Exercise brief = Continue the article on screening war-related building damage in Ukraine from its last sentence.

Reading text =

======

Fig. 4: Spatial distribution of building damage in Ukraine after two years of conflict.

Percentage of buildings likely damaged within the first two years of the war, aggregated by hromadas. The predictions were thresholded at 0.655, and only buildings larger than 50 m² were considered.

Table 3 Number of buildings damaged per OSM class across Ukraine

Discussion

Knowing where and when war-related building damage has occurred is essential for humanitarian organizations to assist populations affected by armed conflicts. The open-access remote monitoring tool that we introduce in this article allows users to rapidly gain an overview of war-related impact. It can also supplement interactive damage mapping and serve as a pre-filtering step to guide reliable, but resource-intensive photo-interpretation by human operators. We have demonstrated the effectiveness of our tool by conducting a comprehensive building damage assessment across Ukraine, showing how war-related destruction has spread throughout the country. The retrieved distribution of damaged buildings broadly reflects the frontlines of the conflict, with the most severe destruction concentrated in areas that experienced prolonged and intense fighting.

While our method has so far been tested only in Ukraine, we plan to extend its application to other regions. Given the characteristics of both the Sentinel-1 SAR data and the Random Forest classifier, we anticipate that the methodology will adapt well to new areas, as long as we have adequate data for fine-tuning. However, the final performance will ultimately be influenced by factors such as vegetation cover and building density.

Limitations

While our tool for screening conflict-related building damage proved effective, it is important to acknowledge its limitations and interpret its outputs accordingly. In this context, we again highlight that the purpose of our method is to complement existing damage mapping solutions with a scalable screening component, not to replace human photo-interpretation or ground-based damage reports.

Classification threshold

One key limitation is the sensitivity of the quantitative estimates to the selected confidence threshold. As a pragmatic solution, our tool provides a slider that lets the user adjust the threshold according to the precision/recall trade-off needed for a specific use case. For example, a higher threshold may be appropriate to gather spatially coarse aggregate statistics about destruction patterns as in 4, whereas a lower threshold might better support the search for individual, hitherto overlooked damages.

======

Stored data =
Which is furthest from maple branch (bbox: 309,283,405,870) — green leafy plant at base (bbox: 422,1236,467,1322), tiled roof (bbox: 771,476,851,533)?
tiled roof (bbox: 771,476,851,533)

======

Written response =
Google Earth engine

Our study focuses on large-scale assessment and accessibility, leveraging GEE’s computational capabilities. However, this reliance also imposes significant constraints. First, it restricts the choice of machine learning methods, as only a limited set of classification algorithms are available at the time of writing. Second, while Sentinel-1 data processed by GEE is orthorectified, it is not radiometrically terrain-flattened, which can introduce distortions in areas with pronounced slopes. Although most cities in Ukraine are situated on relatively flat terrain, our method may be less reliable in towns and cities located in mountainous regions. Additionally, as previously mentioned, GEE currently does not support the ingestion of complex SAR data, preventing the use of phase coherence for change detection. Lastly, while the proposed method is computationally efficient in principle, the web tool may take several minutes to generate results due to GEE’s technical overhead. As an alternative, users can download the relevant image tiles and process them locally using the provided code. In the future, we hope to further accelerate the online tool.

Dependence on external data

Our model has specifically been trained on building data and therefore presupposes that settlement or building boundaries are available to mask out areas without human settlements (e.g., agriculture, forest, etc.), which would otherwise cause many false positives. We found that it is sufficient to utilize standard, global land cover maps⁴⁷, settlement layers⁴⁸, or building footprints. Still, the reliance on such external sources is a potential source of error (see Supplementary Note 4 for possible issues specific to building footprints).

Choice of reference period

To have a common pre-event reference for both negative and positive samples, we used the year 2020 as a fixed reference period throughout this work. This means, however, that the temporal gap between the pre-event and post-event periods can be rather large; giving rise to misclassifications due to surface changes other than war damage, e.g., construction. Ideally, a future version of the tool would integrate context knowledge about the conflict to minimize the temporal gap between the pre- and post-event observation periods.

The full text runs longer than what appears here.